Staunton, June 22 – After years of relative stability in the leaderships of the post-Soviet space, many have now gone through a change in the occupant of the top job. The scenarios ranged from violent ones like in Ukraine where there was a radical change of course to relatively peaceful ones like in Armenia where the changes have been less thoroughgoing.
According to Fyodor Lukyanov, the editor of Russia in Global Affairs and one of the most prominent foreign policy commentators in Moscow, the transition in Belarus might go in any of these directions but is most likely to follow the course seen in Armenia rather than that in Ukraine (profile.ru/abroad/minskaya-krepost-process-peremen-podobralsya-k-belorussii-346268/).
Lukashenka doesn’t have any plan to yield his position easily, and he has demonstrated for years that he is quite capable of maneuvering far more capably than many have thought possible even when he is in a tight situation, the commentator says. But this time may be different, although even now, the situation in Belarus has many unique features.

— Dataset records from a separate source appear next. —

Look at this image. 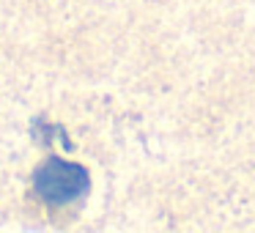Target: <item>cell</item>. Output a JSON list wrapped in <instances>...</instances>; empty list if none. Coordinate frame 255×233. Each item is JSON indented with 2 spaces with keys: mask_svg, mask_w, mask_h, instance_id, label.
<instances>
[{
  "mask_svg": "<svg viewBox=\"0 0 255 233\" xmlns=\"http://www.w3.org/2000/svg\"><path fill=\"white\" fill-rule=\"evenodd\" d=\"M88 187V176L80 165H69V162L52 159L36 173V192L47 203H72Z\"/></svg>",
  "mask_w": 255,
  "mask_h": 233,
  "instance_id": "cell-1",
  "label": "cell"
}]
</instances>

However, the things that make the transition situation in Belarus more like that in Armenia than in Ukraine are critical: First, Minsk like Yerevan really does not have any option but to maintain in the Russian sphere of influence. Second, the West is far less interested in and focused on Belarus than it was Ukraine and views Lukashenka with distaste.
And third, and this may be the most important factor of all, Lukyanov says, Belarus is both a sovereign state and part of the Russian-led Union state. For all of the Belarusian president’s complaints about Moscow and Putin, the Union state gives him certain advantages that his successors will likely want to take advantage of as well.
The real wild card in this situation, Lukyanov says, is Moscow. It is not simply that Lukashenka has annoyed Putin by his antics. Moscow has changed its approach to the former Soviet republics. Influenced by Donald Trump’s mercantilism, the Kremlin sees ever less reason to view them as anything but foreign countries that either help or hurt Russia.
Obviously, Belarus is important for Russia geopolitically; but it will have to pay its own pay more than it does now. If Minsk leaders aren’t willing to do that, they are unlikely to find the kind of support they likely expect in the Russian capital, the Moscow foreign policy commentator concludes.